“I wonder whether the world is being run by smart people who are putting us on, or by imbeciles who really mean it.”
Mark Twain
In August of 1980, a former California governor chose to do an odd thing. Originally, before he was a governor, he’d been an actor in westerns portraying men with easy access to guns working out Civil War-era post-traumatic stress disorder. He was telegenic, he knew his part, and the rich loved him.
He showed up in an obscure town named Philadelphia, Mississippi, where he was to give his first speech after winning the Republican candidacy for president.
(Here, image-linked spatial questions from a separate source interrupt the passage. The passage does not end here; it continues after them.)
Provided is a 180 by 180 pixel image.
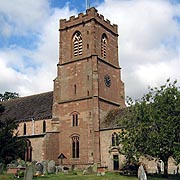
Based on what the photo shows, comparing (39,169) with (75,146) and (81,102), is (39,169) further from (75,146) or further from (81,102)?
(81,102)

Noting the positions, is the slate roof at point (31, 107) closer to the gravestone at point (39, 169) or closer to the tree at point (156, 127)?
the gravestone at point (39, 169)

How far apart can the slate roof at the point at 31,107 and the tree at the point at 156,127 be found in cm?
1988

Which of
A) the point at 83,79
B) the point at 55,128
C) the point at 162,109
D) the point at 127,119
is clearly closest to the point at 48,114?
the point at 55,128

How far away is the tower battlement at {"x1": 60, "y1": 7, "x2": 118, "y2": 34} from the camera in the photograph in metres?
48.1

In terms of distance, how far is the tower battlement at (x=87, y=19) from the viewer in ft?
158

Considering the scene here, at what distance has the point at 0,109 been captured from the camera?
28859 millimetres

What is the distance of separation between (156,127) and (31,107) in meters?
27.5

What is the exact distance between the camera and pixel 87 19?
159 ft

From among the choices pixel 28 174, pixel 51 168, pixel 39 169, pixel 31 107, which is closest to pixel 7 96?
pixel 31 107

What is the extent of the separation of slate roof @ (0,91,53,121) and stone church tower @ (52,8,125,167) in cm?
340

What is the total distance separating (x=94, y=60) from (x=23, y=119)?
15.0 meters

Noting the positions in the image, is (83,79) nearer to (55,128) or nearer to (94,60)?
(94,60)

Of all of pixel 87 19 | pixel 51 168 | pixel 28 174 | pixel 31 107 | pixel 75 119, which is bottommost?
pixel 51 168

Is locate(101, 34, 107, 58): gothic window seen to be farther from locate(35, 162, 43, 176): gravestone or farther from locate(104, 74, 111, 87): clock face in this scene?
locate(35, 162, 43, 176): gravestone
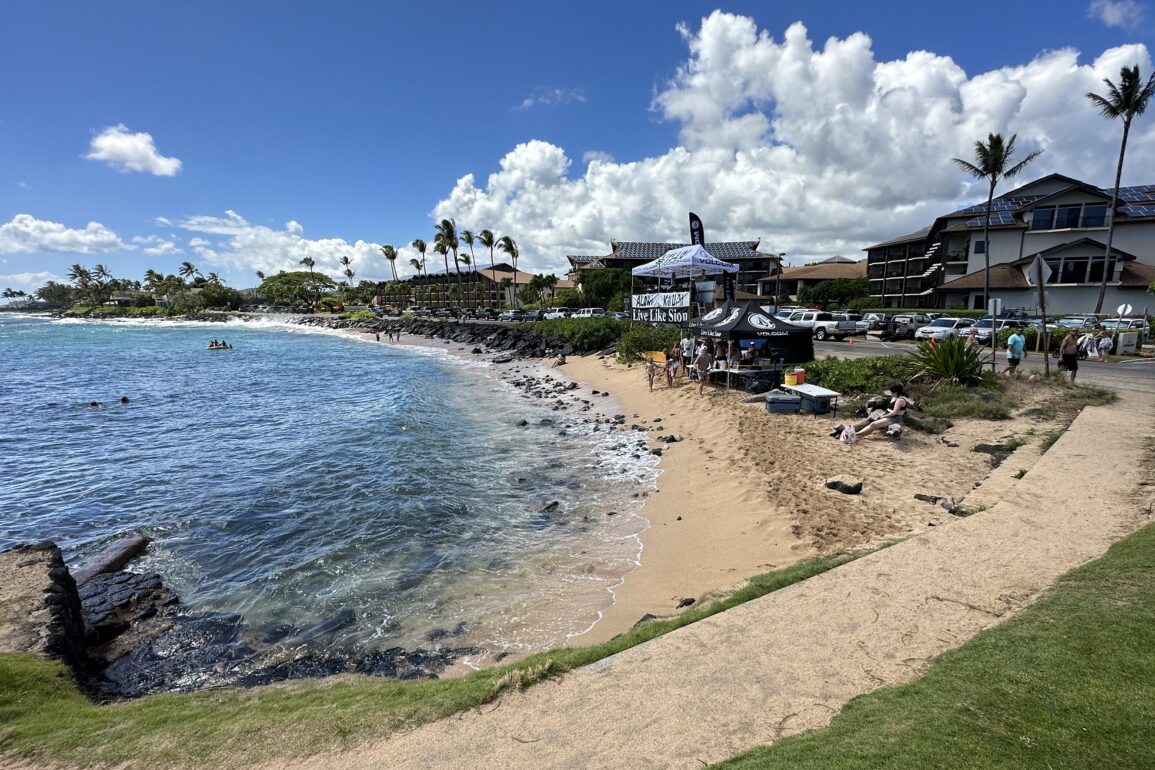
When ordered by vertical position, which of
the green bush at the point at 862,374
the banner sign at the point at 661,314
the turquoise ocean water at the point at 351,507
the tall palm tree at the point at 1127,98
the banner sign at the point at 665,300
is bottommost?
the turquoise ocean water at the point at 351,507

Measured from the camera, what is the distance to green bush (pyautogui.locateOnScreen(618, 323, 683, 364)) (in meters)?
27.7

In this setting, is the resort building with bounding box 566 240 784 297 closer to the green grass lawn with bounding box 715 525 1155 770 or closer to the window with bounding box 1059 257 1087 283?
the window with bounding box 1059 257 1087 283

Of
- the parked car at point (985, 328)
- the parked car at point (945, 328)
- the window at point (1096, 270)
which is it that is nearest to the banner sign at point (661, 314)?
the parked car at point (985, 328)

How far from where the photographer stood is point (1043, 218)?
43.1m

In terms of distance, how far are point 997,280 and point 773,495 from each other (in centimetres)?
4587

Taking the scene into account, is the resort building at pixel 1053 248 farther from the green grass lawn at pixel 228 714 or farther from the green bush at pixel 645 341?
the green grass lawn at pixel 228 714

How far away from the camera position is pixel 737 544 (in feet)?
28.5

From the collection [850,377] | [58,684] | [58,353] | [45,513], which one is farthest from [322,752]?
[58,353]

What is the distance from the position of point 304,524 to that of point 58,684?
19.3ft

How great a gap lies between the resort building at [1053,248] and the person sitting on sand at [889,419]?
117 ft

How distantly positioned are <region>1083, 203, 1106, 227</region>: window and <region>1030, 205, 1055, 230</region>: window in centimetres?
197

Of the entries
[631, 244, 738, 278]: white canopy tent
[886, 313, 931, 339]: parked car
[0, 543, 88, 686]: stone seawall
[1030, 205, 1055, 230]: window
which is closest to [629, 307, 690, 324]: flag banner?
[631, 244, 738, 278]: white canopy tent

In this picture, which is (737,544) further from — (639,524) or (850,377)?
(850,377)

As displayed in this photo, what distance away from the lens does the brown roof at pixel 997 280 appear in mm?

As we all know, many Americans still can’t point out Iraq or Afganistan on a wordless map, nor can they attach meaningful words to Philadelphia, Mississippi today. So, as we labor through our various manifestations of post-election depression, as we wonder mightily at where all this hatred is coming from and struggle with our very memories, the following are a few meaningful words I would like to attach to Philadelphia, Mississippi, which I fear has become yet another blank spot on the low-information map which we Americans seem to prefer these days for navigating around painful issues.
Philadelphia, Mississippi was the town where three civil rights workers--James Chaney, Andrew Goodman and Michael Schwerner--were murdered by the Klan only sixteen years before Reagan showed up, in 1964, the same year Congress passed the Civil Rights Act. In fact, the murders of the three young men during the civil rights action known as Freedom Summer was one of the big straws that finally broke Jim Crow’s back in Mississippi and the South, and compelled the nation’s first Southern president since the Civil War into finally passing any civil rights act at all.
Freedom Summer, in turn, was organized by a lot of groups, but the main one was the now-legendary Students’ Nonviolent Coordinating Committee. SNCC was a group of young people who believed in doing things that were seen as presumptuous and threatening to the powerful. Sit-ins, freedom rides, marches on Washington, things that would get them jailed, beat up, killed. They were willing, in other words, to put it all on the line in a commitment for justice we provincial citizens haven’t seen the likes of since. Not surprisingly, these kids became more powerful than the seemingly-insurmountable powerful interests they opposed, and in the process they invented concepts and phrases still widely held in contempt by those who would still keep them down. For instance, one of SNCC’s presidents, Stokely Carmichael, popularized the term “Black Power”, a phrase that defeated segregationists in the South found presumptuous at best. And the presumptuous goal of Stokely Carmichael and the murdered men during the Freedom Summer of ’64? To register eligible voters.
That shadow you may be sensing peering over your shoulder is the ghost of madame Déjà vu. We’ve been here before, haven’t we?
As with so many other campaign speeches coming from freshly-minted presidential candidates, Reagan’s speech was a calculated one, carefully crafted to set the tone for the candidate’s trajectory into history, and, as in real estate, armed conflict and other human endeavors, location was considered important. Reagan obviously chose Philadelphia, Mississippi out of approximately four million square miles of word-challenged United States territory for a specific reason: to aim his trajectory into history, and he did not mince his words. In an open ploy to woo working-class Americans away from paying attention to their own best interests, Reagan declared that “states’ rights” and truncated interpretations of the U.S. Constitution that would shrink the government’s power to regulate those who felt entitled to unregulated wealth, bigotry or both would be his central themes. Of course these were the very themes the South had used a century earlier to defend their “peculiar institution” and to forever justify the resultant Jim Crow century.
Reagan didn’t quite go so far as to call for a rebirth of the Confederacy, but in the eyes of all the white voters who openly resented the Civil Rights Act, “Black Power”, and who secretly carried the murders of Philadelphia, Mississippi within their own troubled souls, he did a good job of acting like he did. Madame Déjà vu was running a full-on cathouse, selling memories if nothing else.
Bigotry, like nuclear war, is a revelation you can rely on. The dread of both will sit there unexposed, invisible until it’s stirred and forced to the fore, floats for a while like sun specks on the skin of your eyes, temporarily annoying. Then gone just as quickly, denied and forgotten even though it’s swimming right before your eyes, like a shark, or sun specks.
Follow the thread of the cloth and it’s easy to see why we disengage before we trace the subject home. Be thankful, I guess, that it all comes so easy for us, but I still have a couple of questions. Is bigotry uniquely human and if not, does our uniquely-human bigotry necessarily steer us towards environmental catastrophe to the point of our own extinction? I mean, is it natural to be a bigot, or are we really the only beings on this planet hell-bent on destroying ourselves? Are there any studies? Ants, maybe? Wasps? Didn’t the Nazis have ‘God Is With Us’ stamped on every German soldier’s belt buckle?
In other words, if we’re so smart, shouldn’t we evolve or something?
In other words, if we’re so smart, shouldn’t we evolve or something?